E invece, lui ha sperimentato l’esatto contrario. «Quelli che vengono a imbrattare la mia facciata ormai mi conoscono, sanno che pulisco il giorno dopo e non sprecano più la vernice. Il concetto del tutto pulito lo rispettano un po’ di più». E poi, se tutti facessero come me, aggiunge Lozar, si darebbe un segnale forte: la gente non vuole più subire questa piccola e quasi quotidiana violenza. «Sì, perché la considero una violenza fascista il fatto che mi scrivano sulla facciata. Sarà anche per deformazione professionale, ma l’architettura della mia casa è nata in un modo e non riesco a vederla altrimenti.

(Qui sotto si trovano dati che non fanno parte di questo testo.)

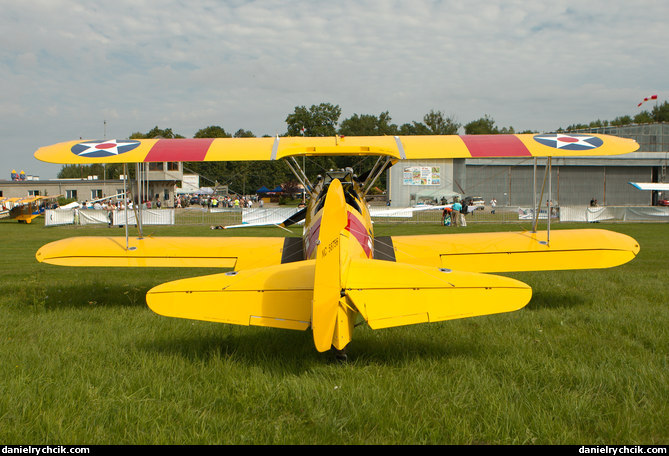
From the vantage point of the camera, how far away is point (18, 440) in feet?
9.99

Io non sono né fascista né comunista, ma sono convinto che chi imbratta non ha cultura estetica. Come un sordo che ascolta Beethoven».
Insomma, secondo Lozar, i graffittari agiscono come chi deve marcare il territorio e lasciare un segno del proprio passaggio. «Ma è così sterile - continua l’archietto -. Qui il primo che ha scritto, è uno che veniva da Bergamo. Ma è assolutamente provato dalla mia casistica che se trovano la facciata sporca, sporcano di più. Altrimenti ci pensano su». Lo stesso discorso vale anche per le città: più le trascuri, meno le senti tue e meno sei spinto a fare qualcosa per migliorarle.
A dire la verità, Lozar per strada vorrebbe scendere con il rullo e non solo con il pennello e, a essere precisi, una distinzione per quanto sottile la fa tra graffito e graffito. «Le scritte politiche e d’amore, per quando non mi piacciano lo stesso, hanno però più senso di una semplice firma», precisa. Sono passati poco più di venti minuti, da quando l’architetto è sceso con la sua latta di vernice e delle «brutture» sulla sua facciata non c’è quasi più alcun segno. «Un timido segno di seguito l’ho avuto - continua Lozar -: il ristorante accanto a me non ne poteva più di trovarsi la parete sporca e mi ha chiesto dove avessi comprato la vernice. Anche i vecchietti mi chiedono se vado a pulire i loro palazzi.

Certo se ci mettessimo in 25 a fare questo lavoro, chissà forse non sarebbe più così “figo” fare l’imbrattatore. Ma lo diventeremmo noi». Ancora qualche metro e poi finisce l’area di sua competenza. Basta vedere le scritte che stanno dall’altra parte del muro per capire dov’è il confine. «Ecco, io arrivo fin qui».